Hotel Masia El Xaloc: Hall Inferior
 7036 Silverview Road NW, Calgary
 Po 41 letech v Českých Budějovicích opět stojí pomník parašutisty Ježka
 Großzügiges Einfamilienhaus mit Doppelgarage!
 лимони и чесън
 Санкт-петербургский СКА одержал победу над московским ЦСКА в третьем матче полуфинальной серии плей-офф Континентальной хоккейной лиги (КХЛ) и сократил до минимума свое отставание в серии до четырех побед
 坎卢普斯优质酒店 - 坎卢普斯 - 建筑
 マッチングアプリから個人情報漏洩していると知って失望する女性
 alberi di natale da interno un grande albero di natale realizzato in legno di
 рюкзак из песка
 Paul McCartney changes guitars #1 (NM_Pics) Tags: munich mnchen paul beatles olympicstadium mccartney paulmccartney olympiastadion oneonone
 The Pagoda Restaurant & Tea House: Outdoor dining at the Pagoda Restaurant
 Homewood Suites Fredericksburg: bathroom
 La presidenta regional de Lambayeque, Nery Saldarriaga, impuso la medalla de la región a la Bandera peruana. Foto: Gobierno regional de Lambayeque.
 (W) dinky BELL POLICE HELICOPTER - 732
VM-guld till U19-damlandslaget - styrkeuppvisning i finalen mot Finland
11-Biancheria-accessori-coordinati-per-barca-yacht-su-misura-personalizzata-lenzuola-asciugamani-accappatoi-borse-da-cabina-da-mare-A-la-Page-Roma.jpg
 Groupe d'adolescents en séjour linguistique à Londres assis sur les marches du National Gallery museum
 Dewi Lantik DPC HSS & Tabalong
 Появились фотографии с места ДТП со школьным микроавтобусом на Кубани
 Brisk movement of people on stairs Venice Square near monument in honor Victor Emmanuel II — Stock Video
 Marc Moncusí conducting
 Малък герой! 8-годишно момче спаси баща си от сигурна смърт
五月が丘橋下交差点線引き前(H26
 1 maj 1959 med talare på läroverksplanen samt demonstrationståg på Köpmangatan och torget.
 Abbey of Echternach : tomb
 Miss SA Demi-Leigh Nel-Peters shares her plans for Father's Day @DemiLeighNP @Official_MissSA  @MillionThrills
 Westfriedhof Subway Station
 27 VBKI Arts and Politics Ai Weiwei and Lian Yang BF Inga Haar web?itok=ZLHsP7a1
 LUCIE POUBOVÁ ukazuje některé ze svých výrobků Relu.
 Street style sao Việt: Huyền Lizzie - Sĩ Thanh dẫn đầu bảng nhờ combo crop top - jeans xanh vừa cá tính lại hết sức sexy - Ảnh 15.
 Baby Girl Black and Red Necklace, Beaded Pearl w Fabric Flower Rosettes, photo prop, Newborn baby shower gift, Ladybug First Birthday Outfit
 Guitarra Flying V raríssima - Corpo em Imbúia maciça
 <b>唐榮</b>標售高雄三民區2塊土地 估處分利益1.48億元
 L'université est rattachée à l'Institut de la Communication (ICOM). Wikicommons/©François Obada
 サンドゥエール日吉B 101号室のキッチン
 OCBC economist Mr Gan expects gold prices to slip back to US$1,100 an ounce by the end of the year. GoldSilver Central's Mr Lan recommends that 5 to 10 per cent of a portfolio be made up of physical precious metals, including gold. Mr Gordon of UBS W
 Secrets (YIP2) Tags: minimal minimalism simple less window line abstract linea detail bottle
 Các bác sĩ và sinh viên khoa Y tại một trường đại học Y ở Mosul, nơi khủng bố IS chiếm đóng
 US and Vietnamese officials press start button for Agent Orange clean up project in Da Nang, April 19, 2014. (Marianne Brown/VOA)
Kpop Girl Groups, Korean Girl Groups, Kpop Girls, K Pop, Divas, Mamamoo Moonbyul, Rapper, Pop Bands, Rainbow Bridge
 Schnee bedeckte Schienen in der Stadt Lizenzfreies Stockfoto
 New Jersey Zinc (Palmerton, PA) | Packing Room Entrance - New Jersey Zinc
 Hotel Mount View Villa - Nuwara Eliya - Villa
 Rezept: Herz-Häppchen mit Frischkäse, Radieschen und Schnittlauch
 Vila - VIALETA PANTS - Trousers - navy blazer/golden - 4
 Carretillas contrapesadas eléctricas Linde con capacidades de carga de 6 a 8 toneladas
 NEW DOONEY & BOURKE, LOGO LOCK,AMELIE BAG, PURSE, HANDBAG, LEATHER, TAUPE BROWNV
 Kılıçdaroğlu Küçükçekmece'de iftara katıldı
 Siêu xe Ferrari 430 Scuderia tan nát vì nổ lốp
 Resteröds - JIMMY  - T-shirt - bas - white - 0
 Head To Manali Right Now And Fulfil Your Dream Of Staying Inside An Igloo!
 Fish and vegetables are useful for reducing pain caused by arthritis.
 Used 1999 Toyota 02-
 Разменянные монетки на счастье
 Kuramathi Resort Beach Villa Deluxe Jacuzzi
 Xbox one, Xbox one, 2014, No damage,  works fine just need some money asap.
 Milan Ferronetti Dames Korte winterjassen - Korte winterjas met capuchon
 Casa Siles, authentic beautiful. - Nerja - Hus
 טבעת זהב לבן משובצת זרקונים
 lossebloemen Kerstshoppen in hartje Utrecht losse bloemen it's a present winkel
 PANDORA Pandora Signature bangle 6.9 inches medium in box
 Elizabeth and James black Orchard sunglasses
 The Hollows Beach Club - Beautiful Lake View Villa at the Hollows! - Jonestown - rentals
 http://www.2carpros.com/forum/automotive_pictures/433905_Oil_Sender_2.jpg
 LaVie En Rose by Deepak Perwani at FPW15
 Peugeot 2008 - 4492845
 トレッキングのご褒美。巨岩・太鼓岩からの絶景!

» **Required action**:
The answer consists of every line above in which the word "Tags" occurs.

» **Exercise response**:
 Paul McCartney changes guitars #1 (NM_Pics) Tags: munich mnchen paul beatles olympicstadium mccartney paulmccartney olympiastadion oneonone
 Secrets (YIP2) Tags: minimal minimalism simple less window line abstract linea detail bottle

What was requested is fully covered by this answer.